_Source extract_:

There was a long wait and then he called out, ‘I’m going to take them all.’

‘ALL of them?’ I said. ‘Are you sure?!’

‘I’ve never been so sure of anything in my life,’ the husband called back. ‘They’re just SO comfortable.’

Armfuls of Gandy pants purchased, we headed off for a drink.

‘I can’t relax,’ said the husband. ‘Because all I want to do is get home so I can change into my new loungewear.’

Driving back, we decided to investigate The Curious Incident of the Tartare Sauce Sachets.

A few weeks ago, during a visit to the husband’s grandparents, his Gran mentioned that she loved tartare sauce but was struggling to find it in the supermarket. I’m not sure why this is but for some reason tartare sauce is not an easy condiment to lay your hands on.

So, on the way home, I hopped on Amazon and before you could say ‘ta-ta’ (another Lancashire favourite!), 50 sachets of Gran’s favourite sauce were winging their way to her retirement flat in Preston.

_Data provided_:

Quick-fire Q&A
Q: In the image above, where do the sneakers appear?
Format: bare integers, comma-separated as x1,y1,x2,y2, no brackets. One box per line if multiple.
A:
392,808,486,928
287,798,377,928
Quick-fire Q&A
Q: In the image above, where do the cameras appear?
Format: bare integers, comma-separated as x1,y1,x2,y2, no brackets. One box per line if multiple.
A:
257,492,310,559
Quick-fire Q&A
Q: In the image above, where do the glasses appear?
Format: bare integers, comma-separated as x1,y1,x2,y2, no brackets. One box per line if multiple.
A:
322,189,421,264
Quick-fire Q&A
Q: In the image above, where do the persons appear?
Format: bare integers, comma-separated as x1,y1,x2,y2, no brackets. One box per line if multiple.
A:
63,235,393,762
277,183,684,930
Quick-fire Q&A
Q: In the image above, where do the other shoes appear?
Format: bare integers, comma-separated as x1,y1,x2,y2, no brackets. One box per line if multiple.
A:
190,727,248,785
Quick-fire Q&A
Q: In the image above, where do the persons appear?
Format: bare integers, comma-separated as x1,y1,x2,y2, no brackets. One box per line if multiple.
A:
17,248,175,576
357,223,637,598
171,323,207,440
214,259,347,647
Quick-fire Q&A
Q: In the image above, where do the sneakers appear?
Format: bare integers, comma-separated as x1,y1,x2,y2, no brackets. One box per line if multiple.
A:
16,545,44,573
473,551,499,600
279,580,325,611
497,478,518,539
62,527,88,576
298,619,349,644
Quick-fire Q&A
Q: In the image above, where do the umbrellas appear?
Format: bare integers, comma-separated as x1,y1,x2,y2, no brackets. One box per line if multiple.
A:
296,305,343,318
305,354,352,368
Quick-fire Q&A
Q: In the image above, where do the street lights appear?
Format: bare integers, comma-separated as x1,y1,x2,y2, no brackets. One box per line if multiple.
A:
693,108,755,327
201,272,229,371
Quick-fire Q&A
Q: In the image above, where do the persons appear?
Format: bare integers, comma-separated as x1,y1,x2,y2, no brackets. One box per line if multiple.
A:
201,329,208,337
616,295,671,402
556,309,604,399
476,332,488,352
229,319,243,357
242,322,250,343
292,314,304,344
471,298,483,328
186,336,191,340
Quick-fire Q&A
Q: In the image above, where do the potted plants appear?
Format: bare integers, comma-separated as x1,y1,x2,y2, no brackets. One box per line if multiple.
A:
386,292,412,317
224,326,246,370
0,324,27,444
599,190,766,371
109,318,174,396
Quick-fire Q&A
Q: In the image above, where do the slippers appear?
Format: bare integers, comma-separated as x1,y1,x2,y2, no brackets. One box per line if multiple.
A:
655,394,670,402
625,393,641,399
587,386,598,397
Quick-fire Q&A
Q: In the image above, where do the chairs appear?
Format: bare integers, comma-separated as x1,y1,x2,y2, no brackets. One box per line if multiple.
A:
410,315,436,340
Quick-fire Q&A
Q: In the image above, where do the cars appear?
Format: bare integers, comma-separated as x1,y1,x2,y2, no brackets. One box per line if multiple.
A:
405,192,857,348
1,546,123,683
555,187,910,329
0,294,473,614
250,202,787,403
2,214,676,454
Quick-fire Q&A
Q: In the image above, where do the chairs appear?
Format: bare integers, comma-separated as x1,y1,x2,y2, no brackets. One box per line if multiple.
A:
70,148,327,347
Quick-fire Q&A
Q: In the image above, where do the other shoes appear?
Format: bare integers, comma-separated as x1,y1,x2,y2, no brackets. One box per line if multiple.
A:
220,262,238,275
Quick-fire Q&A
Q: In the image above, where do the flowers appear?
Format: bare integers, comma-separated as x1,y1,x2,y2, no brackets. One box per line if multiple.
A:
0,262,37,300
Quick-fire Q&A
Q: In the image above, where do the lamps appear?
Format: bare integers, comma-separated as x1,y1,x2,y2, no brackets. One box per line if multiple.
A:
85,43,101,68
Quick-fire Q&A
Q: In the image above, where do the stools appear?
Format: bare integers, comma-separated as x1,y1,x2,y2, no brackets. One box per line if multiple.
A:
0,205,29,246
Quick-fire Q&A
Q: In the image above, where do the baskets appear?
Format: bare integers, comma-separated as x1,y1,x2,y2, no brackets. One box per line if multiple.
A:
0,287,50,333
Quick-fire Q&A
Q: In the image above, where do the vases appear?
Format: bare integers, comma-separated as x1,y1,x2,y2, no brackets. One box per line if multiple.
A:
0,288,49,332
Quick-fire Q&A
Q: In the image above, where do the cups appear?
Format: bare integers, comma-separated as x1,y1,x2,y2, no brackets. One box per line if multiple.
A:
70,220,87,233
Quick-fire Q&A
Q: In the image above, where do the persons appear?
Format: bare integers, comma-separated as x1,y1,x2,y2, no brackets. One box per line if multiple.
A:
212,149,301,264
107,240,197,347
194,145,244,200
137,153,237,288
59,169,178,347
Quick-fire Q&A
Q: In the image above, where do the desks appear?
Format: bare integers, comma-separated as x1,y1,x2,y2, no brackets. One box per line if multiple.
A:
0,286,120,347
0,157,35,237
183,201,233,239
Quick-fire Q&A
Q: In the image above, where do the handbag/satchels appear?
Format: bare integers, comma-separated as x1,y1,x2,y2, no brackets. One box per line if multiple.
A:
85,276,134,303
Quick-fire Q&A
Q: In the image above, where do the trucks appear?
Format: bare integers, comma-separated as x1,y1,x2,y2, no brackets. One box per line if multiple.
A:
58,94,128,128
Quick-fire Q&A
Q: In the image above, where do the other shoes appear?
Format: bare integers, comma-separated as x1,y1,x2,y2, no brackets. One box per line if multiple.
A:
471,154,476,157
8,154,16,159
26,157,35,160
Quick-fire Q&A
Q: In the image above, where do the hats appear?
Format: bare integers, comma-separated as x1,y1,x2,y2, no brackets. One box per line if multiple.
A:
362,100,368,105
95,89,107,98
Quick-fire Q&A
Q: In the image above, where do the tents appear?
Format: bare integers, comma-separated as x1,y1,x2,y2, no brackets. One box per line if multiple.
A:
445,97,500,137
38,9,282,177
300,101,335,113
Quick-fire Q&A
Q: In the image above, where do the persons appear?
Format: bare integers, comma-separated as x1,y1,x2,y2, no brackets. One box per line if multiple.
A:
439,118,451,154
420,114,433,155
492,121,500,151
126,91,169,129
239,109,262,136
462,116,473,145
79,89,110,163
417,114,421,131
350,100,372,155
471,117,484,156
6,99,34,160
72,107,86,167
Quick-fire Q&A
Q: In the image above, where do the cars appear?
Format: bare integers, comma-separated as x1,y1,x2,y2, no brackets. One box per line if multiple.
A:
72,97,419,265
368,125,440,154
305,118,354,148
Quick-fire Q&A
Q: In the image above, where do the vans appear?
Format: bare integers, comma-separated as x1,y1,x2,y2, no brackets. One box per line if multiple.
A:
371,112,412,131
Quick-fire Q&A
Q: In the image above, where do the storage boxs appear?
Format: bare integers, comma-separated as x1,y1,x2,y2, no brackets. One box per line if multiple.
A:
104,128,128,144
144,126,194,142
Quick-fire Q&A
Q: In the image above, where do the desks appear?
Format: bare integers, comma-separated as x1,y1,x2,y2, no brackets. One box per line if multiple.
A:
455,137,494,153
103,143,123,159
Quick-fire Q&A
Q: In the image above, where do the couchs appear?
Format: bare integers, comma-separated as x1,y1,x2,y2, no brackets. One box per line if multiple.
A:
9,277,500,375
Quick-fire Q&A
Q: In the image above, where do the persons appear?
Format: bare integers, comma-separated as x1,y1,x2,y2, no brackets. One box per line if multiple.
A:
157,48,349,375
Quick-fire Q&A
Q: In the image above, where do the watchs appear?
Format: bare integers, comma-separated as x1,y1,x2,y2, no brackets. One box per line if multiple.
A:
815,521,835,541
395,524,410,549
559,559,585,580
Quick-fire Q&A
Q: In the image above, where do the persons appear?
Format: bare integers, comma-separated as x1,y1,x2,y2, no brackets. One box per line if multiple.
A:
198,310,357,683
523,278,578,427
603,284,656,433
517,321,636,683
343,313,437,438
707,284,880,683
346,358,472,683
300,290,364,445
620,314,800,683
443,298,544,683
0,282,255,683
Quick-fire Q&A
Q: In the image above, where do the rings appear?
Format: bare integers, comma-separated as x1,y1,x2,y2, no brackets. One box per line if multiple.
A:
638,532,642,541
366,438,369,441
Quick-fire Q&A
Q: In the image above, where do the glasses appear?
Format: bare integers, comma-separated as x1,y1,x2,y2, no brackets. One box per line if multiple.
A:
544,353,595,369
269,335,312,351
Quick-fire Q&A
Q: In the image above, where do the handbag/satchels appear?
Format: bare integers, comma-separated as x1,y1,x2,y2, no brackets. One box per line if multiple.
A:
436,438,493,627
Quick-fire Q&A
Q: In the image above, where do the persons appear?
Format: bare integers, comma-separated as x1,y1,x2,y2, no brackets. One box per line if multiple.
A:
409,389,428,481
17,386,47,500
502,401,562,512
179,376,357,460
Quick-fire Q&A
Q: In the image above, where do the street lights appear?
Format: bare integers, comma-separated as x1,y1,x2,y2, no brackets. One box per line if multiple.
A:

_Set task_: In the excerpt about buying loungewear and tartare sauce, how many sachets were sent to Gran's retirement flat in Preston?

_Problem solution_: 50 sachets.